The US Food and Drug Administration has again refused to approve Bridion (sugammadex), Merck’s investigational medicine used to reverse neuromuscular blockade brought on by rocuronium or vecuronium in general anaesthetics.
The FDA’s decision has been announced by Merck, which received a complete response letter from the agency concerning sugammadex’s resubmitted new drug application.
The agency originally refused to approve the drug in 2008, citing allergic reactions and bleeding in some patients.
The new letter to Merck expressed concerns about operational aspects of a hypersensitivity study that the FDA requested in 2008.
Merck said it was examining the letter and is seeking to work out a forward path for the drug in the ‘very near future’.
Sugammadex is approved for use in 50 countries outside the US, and the company has noted that more than five million vials have been sold as of June 2013.
The FDA cancelled a discussion of sugammadex at a meeting of the Anesthetic and Analgesic Drug Products Advisory Committee (AADPAC) in July, saying it needed more time to assess the results of an inspection it carried out at a clinical trial site conducting the hypersensitivity study.

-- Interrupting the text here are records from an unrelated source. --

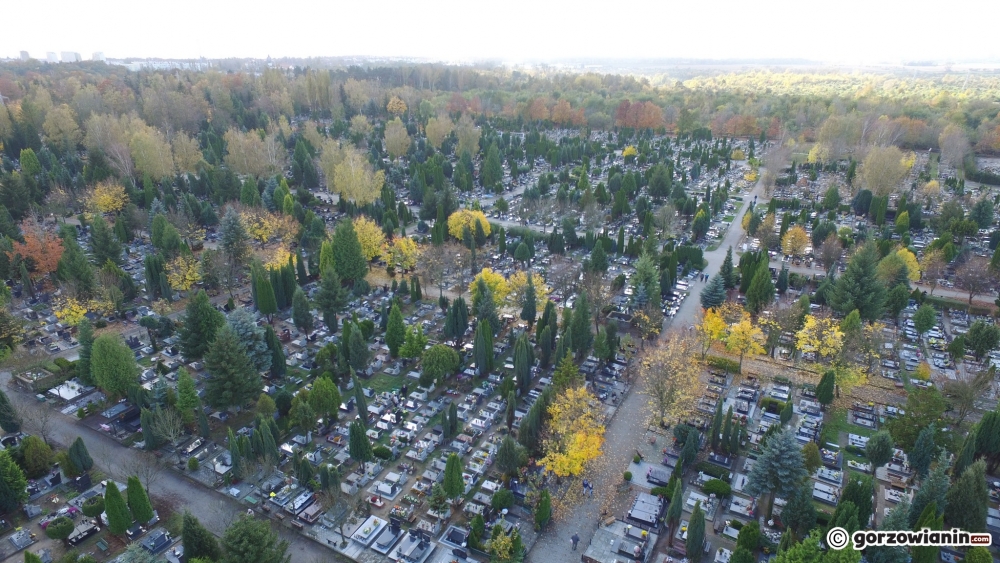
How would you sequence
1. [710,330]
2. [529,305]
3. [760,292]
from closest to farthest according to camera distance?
[710,330]
[529,305]
[760,292]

Merck Research Laboratories head of global neuroscience clinical development David Michelson said: "We believe sugammadex is an important innovation, and will work closely with the FDA to bring this product to hospitals, surgeons, anesthesia professionals and patients in the United States."
Neuromuscular blockade is used in anaesthetics to induce muscle relaxation during surgery, and sugammadex is designed to reverse the state by directly inactivating rocuronium or vecuronium through encapsulation.